1.2 Basic functions The LY2O00-II system has the following basic functions: (1) The flame of the burner is directly observed by using an imaging fiber and a CCD camera. The flame detection is intuitive, sensitive, accurate, and has a strong discrimination capability. (2) The operating personnel can visually and clearly observe the real-time combustion status of each burner on a large-screen CRT placed in the main control room, perform combustion adjustment in time, and improve the combustion efficiency. (3) Using digital computer image processing technology, it can accurately and reliably output the “ON/OFF” switch signal of each burner flame, which can be easily connected to any type of boiler safety protection system. (4) Pseudo-color is used to display the temperature field distribution of the pulverized coal burner flame, and the operator can judge the combustion status according to the distribution of the temperature field. (5) Automatically record 24h flame images and play back as required to facilitate accident recall.

Second, the principle of work Layer flame detector works shown in Figure 1.

The flame image signal sent from the image fiber in the flame image sensor is converted into a video signal by a CCD camera.

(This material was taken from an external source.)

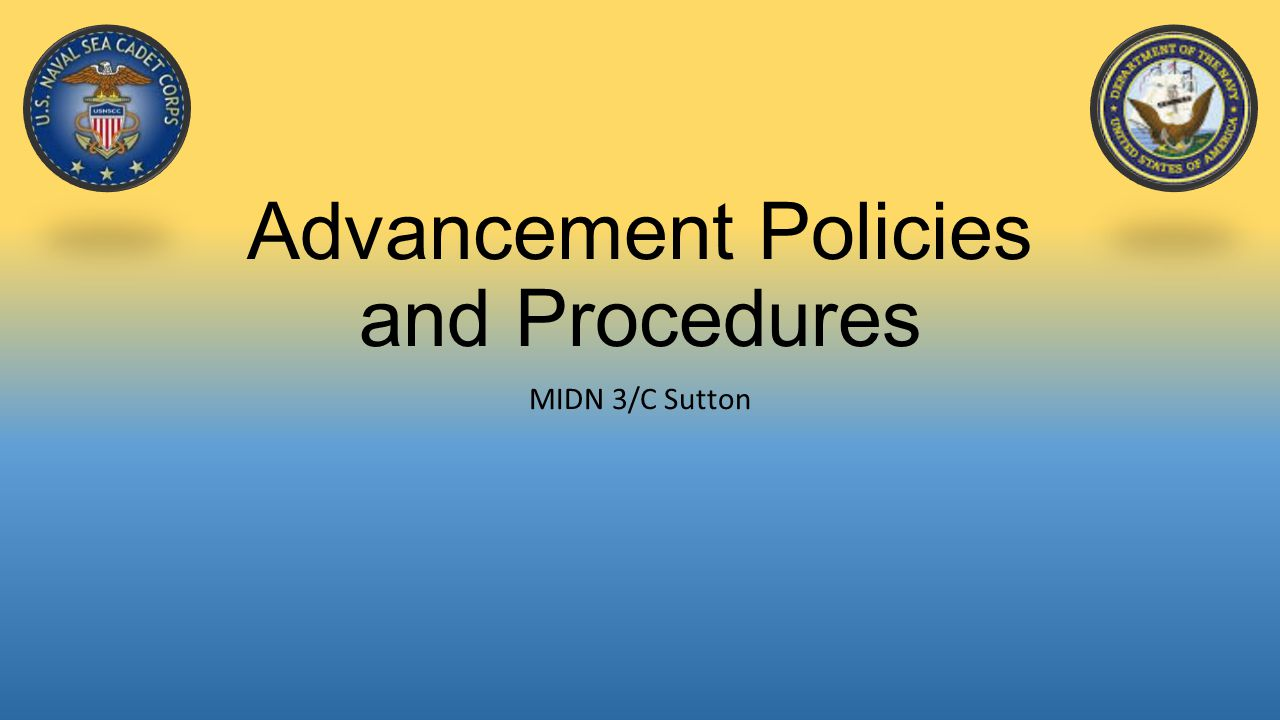 Advancement Policies and Procedures MIDN 3/C Sutton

The video processor and converted into a digital image. The CPU is responsible for calculating the digital image information according to a certain criterion system, and obtaining the burner flame ON/OFF signal and other diagnostic information. These messages are sent to the host computer by serial communication or entered into the FSSS by the switch output, so as to achieve a complete fire detection system. Each layer flame detector can process four video signals at the same time, and can monitor four burners in the same layer at the same time.

Near the pulverized coal burner, a circular field of view forms the image shown in FIG. 2 on the rectangular CCD target surface.

Pulverized coal is ejected from the right side of the field of view to form a darker black dragon. Then as the temperature rises, it starts to catch fire and form a brighter flame. The image is digitized to form a digital image with 180 pixels on the horizontal axis and 144 pixels on the vertical axis. The pixel's brightness level is 256 levels (0~255). Actually, in order to avoid introduction of noise signals outside the visual field when calculating the criterion of ignition or not, an inscribed rectangle with a circular view is used, that is, a rectangular region defined by the horizontal axis, the lower limit, and the vertical axis in FIG. 2 . The four upper and lower limits of the area need to be set according to the specific conditions.

The system first calculates the position of the flame front and the brightness of the flame based on the digitized image, and then determines whether the burner is burning or not. Both the flame brightness and the position of the flame front during normal combustion are set using two levels.

Third, the parameter setting parameter setting is shown in Fig. 3, where "1" area is Heilong area, "2" area is burning area, and "1", "2" area is the characteristic area of ​​detection and judgment.
The flame state output criteria are as follows: (1) When the "2" area brightness value is greater than the "2" area brightness lower limit, the "1" area brightness value is less than the "l" area brightness upper limit value is the fire, "1" area brightness The value greater than the "1" zone brightness upper limit is no fire. (2) When the brightness value of the "2" area is less than the lower limit of the brightness of the "2" area, the furnace is turned off.

When the limit value is selected, the brightness upper limit value in the "1" area is generally 110 to 170. According to the situation can be adjusted. The lower limit of brightness in the "2" area is generally 40-80.

The sizes of "1" and "2" zones can be arbitrarily scaled to the optimal size and position by running.

IV. Application and Improvement (1) From the operating conditions of the system since it was put into use, the image sensor requires high cooling air, the cooling air must have sufficient wind pressure and air volume, and it must be sufficiently clean so as to ensure the transmission. Like fiber optic image quality and lifetime. When the sensor cooling fan outlet pressure is less than the setting value, another cooling fan will be automatically started immediately. At the same time, the air pressure insufficiency alarm signal will be sent to remind the operating personnel. At this time, the operating personnel should deal with it quickly, otherwise the optical fiber will be burned. At the initial stage of system operation, once the filter was clean, the cooling air pressure was low and the cooling air was unclean. As a result, the optical fiber was contaminated and affected the image quality. This led to two layers of fire detection and misjudgement of the coal mill accident. To this end, the equipment was rectified, the cooling fan filter was replaced, and the frequency of filter cleaning and the inspection of the cooling fan were enhanced. In order to ensure the reliability of the sensor cooling air, a 2-way power supply is provided for the cooling fan.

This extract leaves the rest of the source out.